# Thread: Roots over Z/pZ

1. ## Roots over Z/pZ

Hello there,
my book is asking to do the following problem :

Given $\displaystyle x^a \equiv x \pmod{n}$, design an algorithm to find $\displaystyle x$ in polynomial time know $\displaystyle a$ and $\displaystyle n$, and given that the modulus $\displaystyle n$ is composite.
Isn't there a typo in the last word, because I know about ways to take roots over $\displaystyle \mathbb{Z}/p\mathbb{Z}$ when $\displaystyle p$ is a prime, which is not the case here, and as I looked over the internet, it seems a "hard" problem to take roots if $\displaystyle p$ is a composite ?

And also, if I know that $\displaystyle x^a \equiv x \pmod{n}$, then the following must be true : $\displaystyle x^{a - 1} \equiv 1 \pmod{n}$, by dividing both sides by $\displaystyle x$. However, if I take an example, say $\displaystyle n = 21$, $\displaystyle x = 7$ and $\displaystyle a = 3$, we have $\displaystyle 7^3 \equiv 7 \pmod{21}$ alright, but $\displaystyle 7^2 \equiv 7 \pmod{21}$ and is not equal to one, however $\displaystyle 2 = 3 - 1$. Anyone know what I messed up here ?
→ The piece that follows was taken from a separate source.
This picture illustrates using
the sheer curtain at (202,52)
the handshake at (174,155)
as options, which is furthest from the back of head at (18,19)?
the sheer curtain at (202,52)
2. We can multiply residu-classes, not "allways" divide them:
We can only divide classes when we're working in the group $\displaystyle (\mathbb{Z}/n\mathbb{Z})^*$.

In your example you used n = 21, and 7|21. Observe that $\displaystyle 3\cdot 7 \equiv 9\cdot 7 \equiv 0$ mod 21. But it's not true that $\displaystyle 7\equiv 0$ mod 21.

You're getting into trouble when you're using elements that divide n.
The conclusion is: $\displaystyle x^a \equiv x$ mod $\displaystyle n \Leftrightarrow x^{a-1}\equiv 1$ mod n iff gcd(x,n) = 1.

We can draw the following conclusion:

$\displaystyle x^a\equiv x$ mod $\displaystyle n \Leftrightarrow x(x^{a-1}-1)\equiv 0$ mod n.

Hence we have the following cases:

Let $\displaystyle x\in \mathbb{Z}/n\mathbb{Z}$
1. x is a root if: $\displaystyle x\equiv 0$ mod n.
2. if $\displaystyle \phi(n)|a-1$ then all $\displaystyle x\in (\mathbb{Z}/n\mathbb{Z})^*$ are roots, ie. all $\displaystyle x\in \mathbb{Z}/n\mathbb{Z}$ with gcd(x,n) = 1. And x with gcd(x,n)$\displaystyle \neq 1$ can be roots.
3. $\displaystyle a-1|\phi(n)$. Then only elements from the group $\displaystyle (\mathbb{Z}/n\mathbb{Z})^*$ that have order $\displaystyle a-1$ are roots. And x with gcd(x,n)$\displaystyle \neq 1$ can be roots.
4. If neither $\displaystyle a-1|\phi(n)$ or $\displaystyle \phi(n)|a-1$ then only x, with gcd(x,n)$\displaystyle \neq 1$ can be roots.

I hope you know the Euler totient function a little. For more about the euler totient function: Euler's totient function - Wikipedia, the free encyclopedia

Finding roots for all $\displaystyle x\in \mathbb{Z}/n\mathbb{Z}$ with gcd(x,n)$\displaystyle \neq 1$ is indeed a hard problem.